■ EXCERPT TO READ
+-------+

Objectification Through Polygons | EDITORIAL

Over the years it has been clear how video games have evolved, both within a specific console generation and when a new one eventually arrives. Changes in how we play games with specific control or motion methods, advancements in technology, and now even the way that games are delivered to us via digital distribution are some of the key things that have evolved the games industry for the better. Yet for the last twenty or so years one element has somehow stayed at the same place it’s been with either no major improvements or ones which are merely incremental; the depiction of female characters within fighting games.

In some ways it may be odd for me, a twenty-something year-old male, to be writing about the depiction of female characters in fighting games since I may not immediately have what one may call an “accurate” feeling as to the matter since I’m not a woman. But gender aside, at this point I think it’s somewhat obvious that for the greater good of the video game industry, and to actually appeal to the thoroughly diverse audience that plays games these days, some changes need to be made when it comes to how female characters are portrayed within the confines of a fighting game.

For what may have been a discussion topic for the better part of a decade at this point, the depiction of female characters in the video game industry as a whole is something that people are often talking about. What got my mind churning about this particular topic, that pertaining to fighting games, was the recent Tekken reveal made last week at the San Diego Comic Con.

For those unaware, Namco Bandai held a panel at SDCC in which they revealed the Facebook poll results to determine the top three characters to be included in Tekken Revolution. To be honest, I was totally unaware of this initial poll since my interest has slightly waned in Tekken over the years so as a whole I was somewhat shocked to see who the top two characters were.

+-------+

(Records from a data collection)

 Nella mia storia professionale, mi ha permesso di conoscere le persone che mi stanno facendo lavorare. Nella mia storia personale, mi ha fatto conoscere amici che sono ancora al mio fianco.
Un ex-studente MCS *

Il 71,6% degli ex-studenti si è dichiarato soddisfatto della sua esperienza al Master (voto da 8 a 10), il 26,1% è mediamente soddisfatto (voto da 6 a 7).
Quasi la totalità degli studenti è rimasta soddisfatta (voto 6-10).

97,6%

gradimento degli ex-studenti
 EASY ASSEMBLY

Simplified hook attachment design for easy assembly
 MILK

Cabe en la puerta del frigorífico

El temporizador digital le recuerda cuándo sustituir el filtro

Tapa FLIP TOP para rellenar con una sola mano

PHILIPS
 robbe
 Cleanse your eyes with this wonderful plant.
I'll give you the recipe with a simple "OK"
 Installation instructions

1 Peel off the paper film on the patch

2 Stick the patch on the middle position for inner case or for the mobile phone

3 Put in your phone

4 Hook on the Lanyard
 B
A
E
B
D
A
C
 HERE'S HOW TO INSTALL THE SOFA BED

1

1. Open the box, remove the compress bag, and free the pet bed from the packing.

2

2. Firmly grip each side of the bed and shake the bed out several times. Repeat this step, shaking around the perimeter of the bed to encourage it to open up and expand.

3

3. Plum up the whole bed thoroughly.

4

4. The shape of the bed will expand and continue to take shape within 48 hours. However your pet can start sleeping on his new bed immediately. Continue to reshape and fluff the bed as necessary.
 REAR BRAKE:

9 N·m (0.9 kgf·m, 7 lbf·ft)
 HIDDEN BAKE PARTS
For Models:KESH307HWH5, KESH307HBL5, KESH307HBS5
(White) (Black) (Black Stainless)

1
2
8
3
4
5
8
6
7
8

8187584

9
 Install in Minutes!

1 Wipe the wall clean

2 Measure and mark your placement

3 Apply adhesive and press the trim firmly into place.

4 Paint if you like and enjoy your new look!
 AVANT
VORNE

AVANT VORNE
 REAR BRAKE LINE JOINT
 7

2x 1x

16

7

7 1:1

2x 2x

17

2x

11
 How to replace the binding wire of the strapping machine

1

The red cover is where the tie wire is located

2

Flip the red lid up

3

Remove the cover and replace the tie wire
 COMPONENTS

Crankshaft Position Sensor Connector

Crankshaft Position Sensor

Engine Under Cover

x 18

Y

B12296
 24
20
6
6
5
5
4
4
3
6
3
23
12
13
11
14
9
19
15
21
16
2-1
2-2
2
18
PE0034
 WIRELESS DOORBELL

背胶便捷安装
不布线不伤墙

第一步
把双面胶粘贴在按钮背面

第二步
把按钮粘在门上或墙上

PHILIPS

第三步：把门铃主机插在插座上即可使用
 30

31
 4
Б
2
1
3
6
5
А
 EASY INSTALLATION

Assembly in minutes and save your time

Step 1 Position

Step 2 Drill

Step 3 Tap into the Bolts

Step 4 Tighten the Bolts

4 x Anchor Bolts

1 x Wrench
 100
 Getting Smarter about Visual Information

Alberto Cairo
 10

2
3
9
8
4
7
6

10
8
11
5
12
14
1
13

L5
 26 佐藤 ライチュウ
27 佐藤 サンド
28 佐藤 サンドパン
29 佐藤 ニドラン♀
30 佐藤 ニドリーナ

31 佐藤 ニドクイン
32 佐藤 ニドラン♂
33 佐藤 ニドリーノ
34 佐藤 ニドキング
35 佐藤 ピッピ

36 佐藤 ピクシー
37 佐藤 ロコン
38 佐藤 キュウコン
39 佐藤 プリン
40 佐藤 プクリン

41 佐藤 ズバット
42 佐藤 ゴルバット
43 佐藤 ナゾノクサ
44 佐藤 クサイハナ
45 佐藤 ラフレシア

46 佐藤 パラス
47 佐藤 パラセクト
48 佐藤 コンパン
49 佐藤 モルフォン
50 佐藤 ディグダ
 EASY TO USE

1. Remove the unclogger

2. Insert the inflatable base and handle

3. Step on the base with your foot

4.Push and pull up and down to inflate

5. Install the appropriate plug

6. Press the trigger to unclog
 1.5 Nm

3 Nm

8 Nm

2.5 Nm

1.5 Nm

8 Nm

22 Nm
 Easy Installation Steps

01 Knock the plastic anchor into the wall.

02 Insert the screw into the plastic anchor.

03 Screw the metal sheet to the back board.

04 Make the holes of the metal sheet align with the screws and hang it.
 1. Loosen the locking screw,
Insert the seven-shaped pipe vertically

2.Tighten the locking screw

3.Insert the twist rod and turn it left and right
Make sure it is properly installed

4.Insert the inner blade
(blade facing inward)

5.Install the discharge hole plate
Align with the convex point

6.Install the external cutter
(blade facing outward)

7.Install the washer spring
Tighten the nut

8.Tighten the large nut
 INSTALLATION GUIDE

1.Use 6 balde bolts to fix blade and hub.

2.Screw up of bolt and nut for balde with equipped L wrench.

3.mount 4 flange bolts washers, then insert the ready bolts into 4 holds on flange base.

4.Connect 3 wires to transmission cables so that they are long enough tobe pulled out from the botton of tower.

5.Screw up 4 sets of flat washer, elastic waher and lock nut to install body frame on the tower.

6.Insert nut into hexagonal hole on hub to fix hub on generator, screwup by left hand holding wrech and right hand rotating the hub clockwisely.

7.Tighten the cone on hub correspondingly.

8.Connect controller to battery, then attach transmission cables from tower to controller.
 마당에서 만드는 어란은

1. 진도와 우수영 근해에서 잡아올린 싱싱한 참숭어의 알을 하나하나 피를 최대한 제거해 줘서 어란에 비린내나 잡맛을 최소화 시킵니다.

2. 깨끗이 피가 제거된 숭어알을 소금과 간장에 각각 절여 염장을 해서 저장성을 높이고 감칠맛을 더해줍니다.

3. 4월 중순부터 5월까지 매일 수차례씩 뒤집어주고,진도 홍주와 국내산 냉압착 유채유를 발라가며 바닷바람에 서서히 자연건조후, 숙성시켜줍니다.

+-------+

■ PARTS OF THE EXERCISE
[a] In the editorial on female characters in fighting games, which game was the Facebook poll meant to choose the top three characters for?
[b] Carry on the editorial about female characters in fighting games from the point where it stops.

■ RESPONSES IN ORDER
[a] Tekken Revolution.

[b]
Unveiled during the panel were the arrivals of characters currently titled Female Vampire and Sexy Female Tekken Force. Obviously those are just placeholder titles for names that I assume will have that ever catchy Tekken vibe to it, but what bothered me was the general premise and design of these two characters. As you can see below, the Female Vampire character has a somewhat traditional gothic lolli look to her that seems like it would be better suited in an anime or a shmup like Deathsmiles with her thigh high stockings, barely there skirt, and revealing blouse.

The Female Tekken Force character on the other hand takes things a step further as the Tekken team must’ve been inspired by the team at Project Soul (SOUL CALIBUR) as there’s a distinct similarity to Ivy’s barely contained bosom. Almost wearing something that’s akin to an armored bikini, the Female Tekken Force character looks a bit outlandish, even by Tekken standards, yet it was created by the development team and subsequently won over the fans.

Additionally, character art was unveiled for a fourth character that was included in the poll – the Sexy Zombie Bride. A bit more constrained in its artistic execution, the inclusion of the Sexy Zombie Bride basically confirms one thing: the Tekken team is willing to pander to the mainstream audience with things they find appealing (sex, zombies).

What bothered me about these Tekken character reveals was that it’s simply further creating a stereotype within the fighting game genre that all female characters need to have colossal busts, barely have any clothing, and subsequently can’t be taken as serious as their male counterparts. Now I won’t act entirely mighty in my opinion on the matter since I know that there are certain types of character designs that are “traditional” in a sense. Hell, we’ve basically been getting the same type of character depiction of females in fighting games for around twenty-five years so there’s certainly an established trend here.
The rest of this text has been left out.